### TASK DETAILS:
Edit every item below by changing "athlete's leg" to "athlete's calf" wherever it appears, with everything else unchanged. Leave the pictures out of your answer.
►
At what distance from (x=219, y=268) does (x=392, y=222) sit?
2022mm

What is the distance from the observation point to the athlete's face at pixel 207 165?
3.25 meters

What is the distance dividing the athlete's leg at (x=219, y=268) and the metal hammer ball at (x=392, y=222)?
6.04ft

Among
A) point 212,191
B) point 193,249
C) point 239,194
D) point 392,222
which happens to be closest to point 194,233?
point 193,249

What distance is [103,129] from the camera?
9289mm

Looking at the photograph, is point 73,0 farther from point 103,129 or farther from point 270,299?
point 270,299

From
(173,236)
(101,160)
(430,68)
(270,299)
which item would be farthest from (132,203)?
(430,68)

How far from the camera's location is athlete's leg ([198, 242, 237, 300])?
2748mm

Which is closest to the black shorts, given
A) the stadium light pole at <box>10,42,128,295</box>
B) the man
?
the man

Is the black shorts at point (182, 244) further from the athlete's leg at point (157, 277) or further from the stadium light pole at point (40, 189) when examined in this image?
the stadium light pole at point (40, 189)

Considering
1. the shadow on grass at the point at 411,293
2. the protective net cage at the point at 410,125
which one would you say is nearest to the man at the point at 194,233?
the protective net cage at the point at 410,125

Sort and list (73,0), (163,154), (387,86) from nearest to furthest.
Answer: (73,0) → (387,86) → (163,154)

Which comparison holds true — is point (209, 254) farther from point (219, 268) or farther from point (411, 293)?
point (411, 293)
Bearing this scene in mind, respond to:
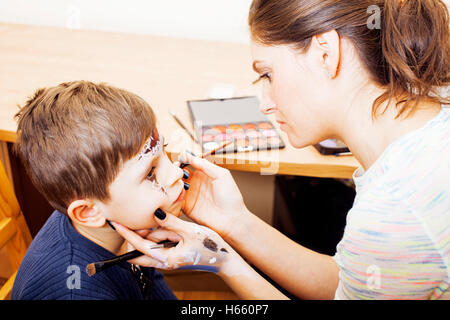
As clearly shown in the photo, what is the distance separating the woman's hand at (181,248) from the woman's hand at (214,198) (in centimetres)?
11

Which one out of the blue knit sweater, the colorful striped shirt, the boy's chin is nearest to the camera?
the colorful striped shirt

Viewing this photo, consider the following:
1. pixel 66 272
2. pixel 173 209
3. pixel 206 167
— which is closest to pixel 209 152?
pixel 206 167

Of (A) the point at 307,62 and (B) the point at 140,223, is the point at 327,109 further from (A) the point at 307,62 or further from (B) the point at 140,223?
(B) the point at 140,223

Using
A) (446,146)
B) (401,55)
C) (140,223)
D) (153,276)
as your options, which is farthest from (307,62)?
(153,276)

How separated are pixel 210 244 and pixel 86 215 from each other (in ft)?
0.80

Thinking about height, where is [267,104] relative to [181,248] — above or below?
above

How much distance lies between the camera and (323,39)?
0.72m

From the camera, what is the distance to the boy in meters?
0.72

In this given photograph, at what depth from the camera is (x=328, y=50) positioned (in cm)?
72

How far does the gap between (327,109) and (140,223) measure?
43 centimetres

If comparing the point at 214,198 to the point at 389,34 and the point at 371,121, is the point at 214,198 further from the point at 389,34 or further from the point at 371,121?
◄
### ANSWER TO THE PROBLEM:
At what distance from (x=219, y=268) does (x=392, y=222) sit?
2022mm

What is the distance from the observation point to the athlete's face at pixel 207 165?
3.25 meters

What is the distance dividing the athlete's calf at (x=219, y=268) and the metal hammer ball at (x=392, y=222)?
6.04ft

Among
A) point 212,191
B) point 193,249
C) point 239,194
D) point 392,222
which happens to be closest to point 194,233?
point 193,249

What distance is [103,129] from the camera?
9289mm

Looking at the photograph, is point 73,0 farther from point 103,129 or farther from point 270,299?
point 270,299

From
(173,236)
(101,160)
(430,68)
(270,299)
which item would be farthest from (132,203)?
(430,68)

How far from the camera's location is athlete's calf ([198, 242, 237, 300])?
2748mm

Which is closest to the black shorts, given
A) the stadium light pole at <box>10,42,128,295</box>
B) the man
?
the man

Is the black shorts at point (182, 244) further from the athlete's calf at point (157, 277) or further from the stadium light pole at point (40, 189) when examined in this image?
the stadium light pole at point (40, 189)

Considering
1. the shadow on grass at the point at 411,293
2. the protective net cage at the point at 410,125
which one would you say is nearest to the man at the point at 194,233?
the protective net cage at the point at 410,125

Sort and list (73,0), (163,154), (387,86) from nearest to furthest.
Answer: (73,0) → (387,86) → (163,154)

Which comparison holds true — is point (209, 254) farther from point (219, 268) or farther from point (411, 293)?
point (411, 293)
Bearing this scene in mind, respond to:
As clearly shown in the photo, what is the distance separating the woman's hand at (181,248) from the woman's hand at (214,198) (in centimetres)?
11

Which one out of the blue knit sweater, the colorful striped shirt, the boy's chin is nearest to the camera?
the colorful striped shirt

Viewing this photo, consider the following:
1. pixel 66 272
2. pixel 173 209
3. pixel 206 167
— which is closest to pixel 209 152?
pixel 206 167

Of (A) the point at 307,62 and (B) the point at 140,223, is the point at 327,109 further from (A) the point at 307,62 or further from (B) the point at 140,223?
(B) the point at 140,223

Using
A) (446,146)
B) (401,55)
C) (140,223)
D) (153,276)
as your options, which is farthest from (307,62)?
(153,276)

How separated are pixel 210 244 and pixel 86 215 from each other (in ft)?
0.80

Thinking about height, where is [267,104] relative to [181,248] — above or below?
above

How much distance lies between the camera and (323,39)?
0.72m

From the camera, what is the distance to the boy in meters?
0.72

In this given photograph, at what depth from the camera is (x=328, y=50) positioned (in cm)?
72

How far does the gap between (327,109) and (140,223) measure?
43 centimetres

If comparing the point at 214,198 to the point at 389,34 and the point at 371,121, is the point at 214,198 further from the point at 389,34 or further from the point at 371,121?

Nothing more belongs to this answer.